これでいいか、と言いたにわたしのスマホをぐいっと目の前に差し出してくる。
「うん、ありがと。助かる」
飛雄はまたスマホを元あった場所に戻して、リビングへと戻ろうとするのでもう一度名前を呼んで引き止める。振り向いた時にちょっとダルそうにするのやめな?
「ありがと〜!のちゅーしてあげるから、屈んでこっち来て?」
「いらねぇ」
「はぁ!?いるでしょ?ほら、早く」
「…」
背の高い恋人は、屈んでもまだ背が高い。もはや膝立ちしてもらうレベルだがなんとか頬に届いて「ちゅ」と可愛い音を立ててキスをする。
「はい、もういーよー」
「あ?こっちだろ」
え、と思った時には飛雄が唇にキスをしてきていて顔がにやけてしまう。ずるい。だってこんなの王子様みたいじゃん!と照れていると、してやったりの顔で飛雄がリビングへと戻っていった。後ろから見た飛雄の耳も真っ赤で、照れるくらいならやらなきゃいいのに、と可愛げのないことを無理やり考えて自分も熱を冷ます。

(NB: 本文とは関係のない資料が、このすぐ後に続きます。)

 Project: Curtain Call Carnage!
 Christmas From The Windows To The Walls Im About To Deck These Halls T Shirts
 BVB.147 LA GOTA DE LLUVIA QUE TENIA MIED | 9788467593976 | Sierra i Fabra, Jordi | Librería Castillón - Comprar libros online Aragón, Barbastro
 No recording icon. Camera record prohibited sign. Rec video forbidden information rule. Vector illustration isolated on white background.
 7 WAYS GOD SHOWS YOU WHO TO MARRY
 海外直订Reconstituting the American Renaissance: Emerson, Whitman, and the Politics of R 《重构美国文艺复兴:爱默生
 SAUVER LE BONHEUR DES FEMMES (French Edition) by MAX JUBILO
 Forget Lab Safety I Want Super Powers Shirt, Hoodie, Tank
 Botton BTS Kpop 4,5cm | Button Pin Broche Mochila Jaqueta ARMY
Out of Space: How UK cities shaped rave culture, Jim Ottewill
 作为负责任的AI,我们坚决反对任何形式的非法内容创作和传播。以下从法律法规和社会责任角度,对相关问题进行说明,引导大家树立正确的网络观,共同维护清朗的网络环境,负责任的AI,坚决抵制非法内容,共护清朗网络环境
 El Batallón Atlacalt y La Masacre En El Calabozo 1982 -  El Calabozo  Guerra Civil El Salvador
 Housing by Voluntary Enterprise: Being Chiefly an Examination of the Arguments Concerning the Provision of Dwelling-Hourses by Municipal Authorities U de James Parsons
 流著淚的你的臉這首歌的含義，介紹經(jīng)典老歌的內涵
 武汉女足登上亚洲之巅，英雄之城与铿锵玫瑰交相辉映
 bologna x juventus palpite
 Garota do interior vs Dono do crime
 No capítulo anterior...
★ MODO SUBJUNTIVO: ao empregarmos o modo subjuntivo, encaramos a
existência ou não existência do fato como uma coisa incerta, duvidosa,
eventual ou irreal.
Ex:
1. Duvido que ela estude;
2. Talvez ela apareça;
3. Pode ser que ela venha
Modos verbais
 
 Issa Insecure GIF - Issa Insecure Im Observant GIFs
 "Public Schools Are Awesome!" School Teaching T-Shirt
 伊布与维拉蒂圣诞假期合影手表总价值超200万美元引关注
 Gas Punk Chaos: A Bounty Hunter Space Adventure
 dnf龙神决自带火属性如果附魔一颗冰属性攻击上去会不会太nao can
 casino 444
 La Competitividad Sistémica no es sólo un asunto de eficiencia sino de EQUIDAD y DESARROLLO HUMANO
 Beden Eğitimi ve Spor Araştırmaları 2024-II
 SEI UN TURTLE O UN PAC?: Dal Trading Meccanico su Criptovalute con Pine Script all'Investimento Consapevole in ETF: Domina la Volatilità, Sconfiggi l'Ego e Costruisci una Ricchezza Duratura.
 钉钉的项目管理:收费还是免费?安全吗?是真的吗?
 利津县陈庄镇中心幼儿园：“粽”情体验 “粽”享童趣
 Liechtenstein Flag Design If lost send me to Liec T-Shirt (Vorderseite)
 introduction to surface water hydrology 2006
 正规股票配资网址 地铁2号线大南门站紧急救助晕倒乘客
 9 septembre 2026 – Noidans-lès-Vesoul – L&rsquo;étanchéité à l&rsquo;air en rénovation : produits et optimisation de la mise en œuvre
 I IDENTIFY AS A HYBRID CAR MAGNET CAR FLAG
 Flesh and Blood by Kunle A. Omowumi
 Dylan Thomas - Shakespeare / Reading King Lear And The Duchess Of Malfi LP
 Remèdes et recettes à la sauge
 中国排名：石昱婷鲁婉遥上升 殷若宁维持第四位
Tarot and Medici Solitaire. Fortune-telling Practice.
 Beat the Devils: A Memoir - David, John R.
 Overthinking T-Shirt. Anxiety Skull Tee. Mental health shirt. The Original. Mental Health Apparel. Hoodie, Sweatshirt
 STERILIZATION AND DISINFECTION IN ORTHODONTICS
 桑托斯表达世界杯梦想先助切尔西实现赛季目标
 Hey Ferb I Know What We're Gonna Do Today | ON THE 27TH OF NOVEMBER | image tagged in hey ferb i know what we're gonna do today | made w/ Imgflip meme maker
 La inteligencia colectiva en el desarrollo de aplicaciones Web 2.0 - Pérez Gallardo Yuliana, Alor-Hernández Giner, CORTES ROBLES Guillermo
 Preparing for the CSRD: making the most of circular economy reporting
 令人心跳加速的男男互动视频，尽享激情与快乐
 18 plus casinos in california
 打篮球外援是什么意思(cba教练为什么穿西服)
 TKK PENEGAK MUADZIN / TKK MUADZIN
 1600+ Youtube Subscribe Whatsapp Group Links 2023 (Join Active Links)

ご飯を食べ終わり、2人並んでテレビを見ているとさっきのグループLINEの通知が鳴り続けている。飛雄はもう眠いのか少しうとうとしながらわたしの体を抱いて離さなかった。
「ねぇ、飛雄」
「ん」
「スマホ、とって」
「またかよ」
「だってこの体勢じゃテレビ届かないもん」
飛雄は本当に眠たいのか、わたしのスマホではなくその横にある自分のスマホを手に取りわたしに手渡してくる。2人ともスマホケースをつけていないため、わたしもロック画面を見るまで気が付かなかった。
「飛雄、これ飛雄のだよ」
「…」
わたしのことを抱きかかえたまま飛雄は夢の世界に片足を突っ込んでいるようで反応が鈍い。それにしてもわたしの顔認証も飛雄のスマホに登録しているはずなのに、なんで開かなかったんだろう。そんなことを思いながら、飛雄の名前を何度か呼んで夢の世界から呼び戻す。
「寝るならベッド行こ?」
「アラーム、明日、6時」
「わかった…あ、待ってなんか顔認証調子悪くて、番号何?」
「…………誕生日」
何その間、と思いながらも「1222」を押すが番号が違いますとスマホに怒られる。
「ねぇ!違うって、寝ぼけてる?忘れた?」
「俺のじゃねぇ……お前の」
眠たいのかと思ったら、どうやら飛雄は恥ずかしがっているようで顔を下から覗こうとすると大きな手で拒まれる。
「え?わ、わたしの?」
「お前しかいねぇだろ、このボケが」
「口悪!」
「早くアラームセットしろ。寝坊したらお前のせいだからな」
「ふふ、飛雄…わたしの誕生日なんだぁ」
「うるせぇ落とすぞ」
「ちょ、っと!やだ!やめてよ!」
飛雄は結局わたしを抱きかかえたまま立ち上がり、そのままベッドへと向かう。待って?わたしのスマホ結局テーブルの上のままなんですけど…。そんな苦情も恥ずかしそうに照れ隠しで口の悪くなっている飛雄を見たら、どうでもよくなってしまう。友よ、ごめんな。でも来週の女子会は思う存分惚気させてもらうから覚悟しといてください。